He is among Macarthur’s most vocal advocates for the legalisation of voluntary euthanasia.

“The trauma of the appalling end for my wonderful mother and more importantly my failure to prevent a final series of humiliations and suffering has slowly eaten away at me ever since,” Mr Attenborough said.

A cross-party Private Members Bill is expected to be introduced to State Parliament within months.

Terminally ill NSW residents over the age of 25 would have the legal right to end their own lives with medical assistance under the draft legislation.

To qualify, the patient would need to meet strict conditions including that they are expected to die within 12 months and are of sound mind, and the decision must be signed off by two medical practitioners.

Mr Attenborough said his advocacy was born from a feeling of powerless to ease his mother’s pain after she told him that “she no longer wanted to endure her current existence and wanted to die”.

Years later his father was struck down with a stomach illness and Mr Attenborough found himself in the same position – his father told him he wanted to die.

### Work to complete:
1/ From the euthanasia article, output the text that begins at the words "To qualify, the" and ends after the words "wanted to die.".
2/ According to the euthanasia article, what led Mr Attenborough to become an advocate for voluntary euthanasia? Answer in one to three sentences.
3/ Write the next part of the article on Mr Attenborough's euthanasia advocacy, starting after its last sentence.

### Exercise data:
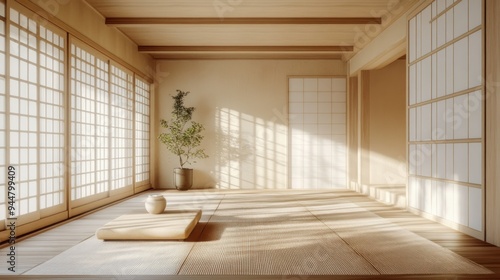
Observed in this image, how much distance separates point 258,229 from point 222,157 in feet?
15.2

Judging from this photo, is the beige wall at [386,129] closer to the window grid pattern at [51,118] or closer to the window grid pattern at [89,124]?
the window grid pattern at [89,124]

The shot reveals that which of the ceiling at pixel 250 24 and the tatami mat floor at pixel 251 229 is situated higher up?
the ceiling at pixel 250 24

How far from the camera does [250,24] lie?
6.14 metres

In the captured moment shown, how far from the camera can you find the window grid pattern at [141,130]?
25.5 feet

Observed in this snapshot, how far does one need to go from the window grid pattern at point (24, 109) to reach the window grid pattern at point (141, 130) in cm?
350

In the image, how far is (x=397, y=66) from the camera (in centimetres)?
802

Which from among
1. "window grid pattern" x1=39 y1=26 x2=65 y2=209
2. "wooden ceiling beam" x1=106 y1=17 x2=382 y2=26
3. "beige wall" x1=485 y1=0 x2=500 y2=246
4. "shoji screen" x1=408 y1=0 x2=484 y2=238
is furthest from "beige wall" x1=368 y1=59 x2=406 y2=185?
"window grid pattern" x1=39 y1=26 x2=65 y2=209

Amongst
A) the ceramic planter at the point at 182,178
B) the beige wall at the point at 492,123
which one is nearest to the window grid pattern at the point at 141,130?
the ceramic planter at the point at 182,178

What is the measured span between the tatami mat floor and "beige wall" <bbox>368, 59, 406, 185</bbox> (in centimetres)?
102

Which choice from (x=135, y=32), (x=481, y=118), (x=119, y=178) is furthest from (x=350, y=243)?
(x=135, y=32)

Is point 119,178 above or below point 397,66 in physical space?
below

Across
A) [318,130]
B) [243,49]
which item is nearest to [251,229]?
[243,49]

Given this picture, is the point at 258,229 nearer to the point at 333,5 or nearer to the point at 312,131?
the point at 333,5

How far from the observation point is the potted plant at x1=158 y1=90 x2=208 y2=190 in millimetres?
8156
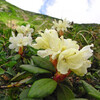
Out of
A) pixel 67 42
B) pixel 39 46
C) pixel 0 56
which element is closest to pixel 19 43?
pixel 0 56

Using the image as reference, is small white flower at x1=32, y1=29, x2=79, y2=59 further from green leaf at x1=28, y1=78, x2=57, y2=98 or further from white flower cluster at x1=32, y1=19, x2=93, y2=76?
green leaf at x1=28, y1=78, x2=57, y2=98

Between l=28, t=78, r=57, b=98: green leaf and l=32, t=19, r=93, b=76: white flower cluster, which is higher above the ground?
l=32, t=19, r=93, b=76: white flower cluster

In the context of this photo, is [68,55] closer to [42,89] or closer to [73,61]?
[73,61]

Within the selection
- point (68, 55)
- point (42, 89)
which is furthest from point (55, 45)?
point (42, 89)

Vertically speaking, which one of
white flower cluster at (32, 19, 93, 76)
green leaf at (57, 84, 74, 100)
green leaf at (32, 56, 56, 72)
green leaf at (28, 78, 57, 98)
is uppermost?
white flower cluster at (32, 19, 93, 76)

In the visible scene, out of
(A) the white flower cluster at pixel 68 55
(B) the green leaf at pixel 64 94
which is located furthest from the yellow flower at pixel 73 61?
(B) the green leaf at pixel 64 94

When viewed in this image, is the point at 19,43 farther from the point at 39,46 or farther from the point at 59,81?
the point at 59,81

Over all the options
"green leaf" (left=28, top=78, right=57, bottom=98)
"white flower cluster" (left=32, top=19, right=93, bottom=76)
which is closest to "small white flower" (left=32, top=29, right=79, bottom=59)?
"white flower cluster" (left=32, top=19, right=93, bottom=76)

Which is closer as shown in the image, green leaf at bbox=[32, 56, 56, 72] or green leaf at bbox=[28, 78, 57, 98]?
green leaf at bbox=[28, 78, 57, 98]
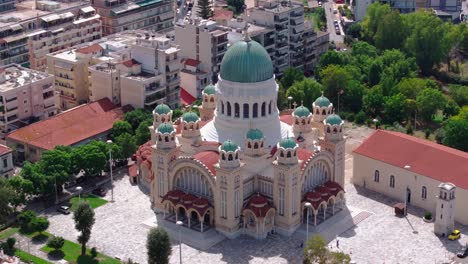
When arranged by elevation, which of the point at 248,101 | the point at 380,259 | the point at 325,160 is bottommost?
the point at 380,259

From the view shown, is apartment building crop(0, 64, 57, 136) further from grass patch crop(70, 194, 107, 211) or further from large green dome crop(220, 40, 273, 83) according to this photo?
large green dome crop(220, 40, 273, 83)

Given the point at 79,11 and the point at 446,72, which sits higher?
the point at 79,11

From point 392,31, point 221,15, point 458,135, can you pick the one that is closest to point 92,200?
point 458,135

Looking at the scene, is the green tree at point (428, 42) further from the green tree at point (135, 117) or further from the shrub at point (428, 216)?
the shrub at point (428, 216)

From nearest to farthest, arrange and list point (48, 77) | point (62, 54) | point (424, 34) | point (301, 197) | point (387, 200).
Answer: point (301, 197) → point (387, 200) → point (48, 77) → point (62, 54) → point (424, 34)

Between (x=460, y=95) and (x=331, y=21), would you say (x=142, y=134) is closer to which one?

### Per-task outputs:
1/
To qualify, the patient would need to meet strict conditions including that they are expected to die within 12 months and are of sound mind, and the decision must be signed off by two medical practitioners.

Mr Attenborough said his advocacy was born from a feeling of powerless to ease his mother’s pain after she told him that “she no longer wanted to endure her current existence and wanted to die”.

Years later his father was struck down with a stomach illness and Mr Attenborough found himself in the same position – his father told him he wanted to die.

2/ His advocacy grew out of feeling powerless to ease his mother's pain after she told him she no longer wanted to endure her current existence and wanted to die.

3/
“His only desire was to make sure that we would be okay before he moved on to whatever lies beyond our deaths,” Mr Attenborough said.  “My father had fervently hoped the surgery to install a feeding tube would take his life. Much to his disappointment it did not.

“He was making a choice that was not based on depression or anxiety or a lack of value in the dignity of life, but on the simple realisation that his time had come.”

Mr Attenborough said he found himself in a difficult position where he contemplated helping his father end his life because he could not bear to see him in pain.

He said he knew people in a similar position to him – desperate people who were forced to do desperate things.

That is why Mr Attenborough is an advocate and why he is calling on others to tell their local MPs that they support the legalisation.

“Sadly, I was one of those many thousands of people who passively supported voluntary euthanasia,” he said. “I was not spurred into action until tragedy was right on my door step.

“I am tired, I am hurting and I do not see a cure for the guilt that has plagued me now at having failed both my mother and my father in their time of greatest need.

“I am haunted by a question that I think I shall never know the answer to. 

“How can anyone assume they know how much someone else can endure, or how much someone else should suffer before they are set free?

“Please don’t wait until you or someone you love needs the mercy of our society to end their suffering. For you will find none, and it is a heavy cross to bear.”